On Fri, 2011-01-21 at 04:22 -0500, Christoph Hellwig wrote:
> During an allocation or freeing of an extent, we occasionally have an
> interesting situation happen during a btree update. We may merge a block
> as part of a record delete, then allocate it again immediately afterwards
> when inserting a modified extent. xfs_alloc_fixup_trees() does this sort
> of manipulation to the btrees, and so can merge then immediately split
> the tree resulting the in the same busy block being used from the
Methinks someone must have observed this stuff by tracing...
> Previously, this would trigger a synchronous log force of the entire log
> (as the current transaction had a lsn of 0 until committed), but continue
> to allow the extent to be used because if it is not on disk now then it
> must have been freed and marked busy in this transaction.

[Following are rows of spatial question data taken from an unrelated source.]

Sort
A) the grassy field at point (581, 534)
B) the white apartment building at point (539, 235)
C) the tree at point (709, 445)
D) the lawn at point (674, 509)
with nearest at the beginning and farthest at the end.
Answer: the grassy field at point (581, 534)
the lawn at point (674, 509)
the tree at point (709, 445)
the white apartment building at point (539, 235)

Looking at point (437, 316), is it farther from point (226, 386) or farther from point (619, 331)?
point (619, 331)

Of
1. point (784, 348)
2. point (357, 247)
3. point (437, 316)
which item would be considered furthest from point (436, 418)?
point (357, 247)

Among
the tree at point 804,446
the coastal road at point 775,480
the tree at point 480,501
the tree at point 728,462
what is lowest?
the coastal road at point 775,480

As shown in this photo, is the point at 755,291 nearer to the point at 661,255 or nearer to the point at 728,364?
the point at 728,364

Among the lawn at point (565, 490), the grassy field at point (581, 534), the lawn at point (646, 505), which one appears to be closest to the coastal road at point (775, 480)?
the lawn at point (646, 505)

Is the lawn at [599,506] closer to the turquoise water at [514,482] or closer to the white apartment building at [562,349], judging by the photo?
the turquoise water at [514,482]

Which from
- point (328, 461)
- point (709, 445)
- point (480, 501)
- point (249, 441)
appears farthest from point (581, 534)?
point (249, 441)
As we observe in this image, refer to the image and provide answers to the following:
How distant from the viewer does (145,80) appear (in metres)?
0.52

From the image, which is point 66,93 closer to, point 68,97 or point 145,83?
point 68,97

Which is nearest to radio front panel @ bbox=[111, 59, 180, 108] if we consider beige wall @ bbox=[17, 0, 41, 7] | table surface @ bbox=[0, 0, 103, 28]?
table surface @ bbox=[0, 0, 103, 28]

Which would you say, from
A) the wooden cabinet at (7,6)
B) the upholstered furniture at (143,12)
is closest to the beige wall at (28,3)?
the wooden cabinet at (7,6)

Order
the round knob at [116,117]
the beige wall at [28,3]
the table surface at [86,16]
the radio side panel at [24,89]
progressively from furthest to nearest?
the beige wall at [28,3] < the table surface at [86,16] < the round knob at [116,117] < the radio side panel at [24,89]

This could explain a mysterious slowdown I was looking at
a while ago.
> In the case of allocbt blocks, we log the fact that they get moved to the
> freelist and we also log them when the move off the free list back into
> the free space trees. When we move the blocks off the freelist back to
> the trees, we mark the extent busy at that point so that it doesn't get
> reused until the transaction is committed.
> This means that as long as the block is on the AGFL and is only used
> for allocbt blocks, we don't have to force the log to ensure prior
> manipulating transactions are on disk as the process of log recovery
> will replay the transactions in the correct order.
> However, we still need to protect against the fact that as we approach
> ENOSPC in an AG we can allocate data and metadata blocks direct from the
> AGFL. In this case, we need to treat btree blocks just like any other
> busy extent. Hence we still need to track btree blocks in the busy extent
> tree, but we need to distinguish them from normal extents so we can apply
> the necessary exceptions for btree block allocation.
> Signed-off-by: Dave Chinner <david@xxxxxxxxxxxxx>
> Signed-off-by: Christoph Hellwig <hch@xxxxxx>
Sorry, this ended up being a pretty pointless note...
I see what you're doing here but have not completed
my detailed review. I also have read Dave's comments
and I think he's right that what the block is being
allocated *for* (metadata or data) determines whether
the log force is required.
Anyway, I need to go now unfortunately. I'll try to
finish reviewing this and the last one by Monday.